Life ends up by being a long lesson in humility, but we seldom t learn some fundamental things. And that’s why we don’t love more, and aren’t more humble, and there are so many conflicts.

Revolt, Resentment, Disbelieving, Ingratitude, Unhappiness and the Medicine of Love


Revolt and resentment live within us, ready to reveal themselves. They are a response to pain, to the cruelty of life, to affront, to death, to disillusion.

And they may blind us. Revolt and disbelieving aren’t good companions and can lead us to ingratitude. A heart full of bitterness, unable to forget offences and grievance, is also unable to enjoy the good things of life, to recognize a friendly hand, a smile, or an act of justice.

Revolt and resentment are widow’s curses, poisoning life definitively. It’s ingratitude. It’s a way of madness, in Epicurus’ words: «The life of the folly is empty of gratitude and full of anxiety…»

Against ingratitude, resentment, and the unhappiness linked to them, love is the only big solution. Just the «medicine of love» can make us happy (Ecclesiastes). Just love can lead us to re-establish harmonious links with life, destroying our resentments and making us forget the world’s cruelty.

Philosophers such as Epicurus emphasised the role of love – as friendship - in the human struggle against tendencies of resentment and ingratitude.
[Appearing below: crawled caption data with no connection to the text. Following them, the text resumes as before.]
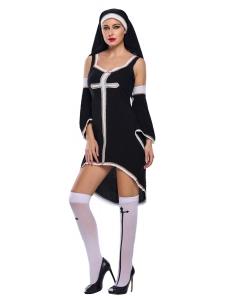 罪深い 修道女 コスチューム cc89033-2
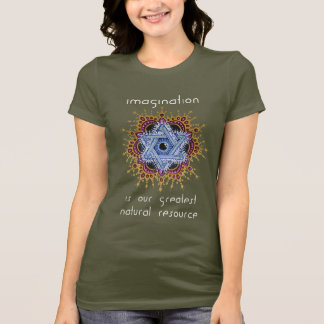 """""""Imagination Is Our Greatest Natural Resource"""" T-Shirt"""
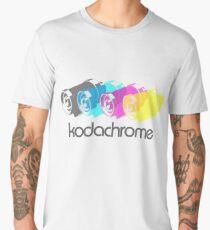 kodachrome Men's Premium T-Shirt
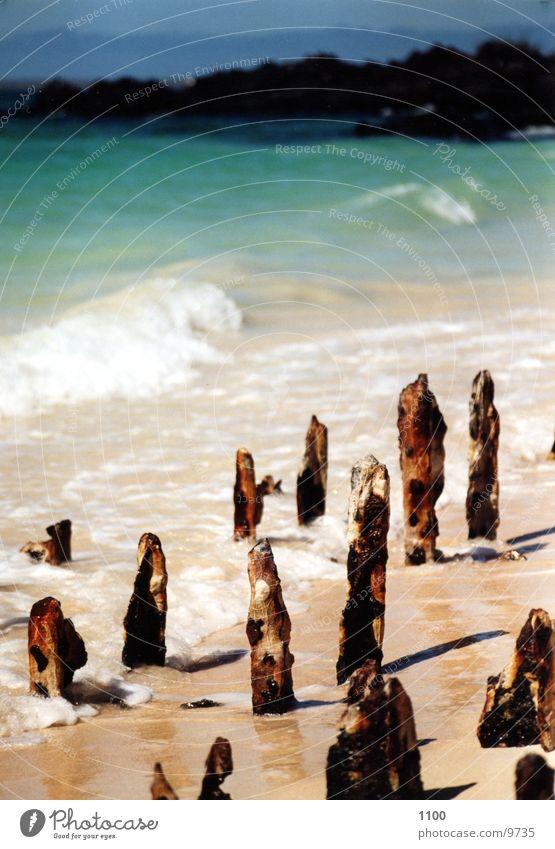 Water Old Sun Ocean Blue Beach Lake Island Derelict Rust Column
And emphasised the necessity of a serene acceptance of the facts of life, on the framework of an ancient but yet very actual philosophy of life.

It is worth reflecting upon the words of Epicurus and Seneca on this matter:

We must heal our misfortunes by the grateful recollection of what has been and by the recognition that it is impossible to make undone what has been done.
Epicurus, 341-270 b.C., Greek philosopher, The Extant Remains

Everything hangs on one’s thinking. (…) A man is as unhappy as he has convinced himself he is.
What difference does it make what your position in life is, if you dislike it yourself?
Not happy he who thinks himself not so.
What’s the good of dragging up sufferings which are over, or of being unhappy now just because you were then? (…) When troubles come to an end, the natural thing is to be glad.
Wild animals run from the dangers they actually see, and once they have escaped them worry no more. We however are tormented alike by what is past and what is to come. 
A number of our blessings do us harm, for memory brings back the agony of fear, while foresight brings it on prematurely. No one confines his unhappiness to the present.Seneca, Roman philosopher and politician, Letters to Lucilius

Love, Errors, Faults and Mercy


We do not appreciate mercy greatly. In front of the transgressor and the criminal, the devise «An eye for an eye, a tooth for a tooth» is much more pleasant to us than pardon. In practice, our justice doesn’t combine too much with love.

And that, even in court. The impartiality of judges may be higher than that of our daily love, but they can’t open their hearts too much. It would be too disturbing.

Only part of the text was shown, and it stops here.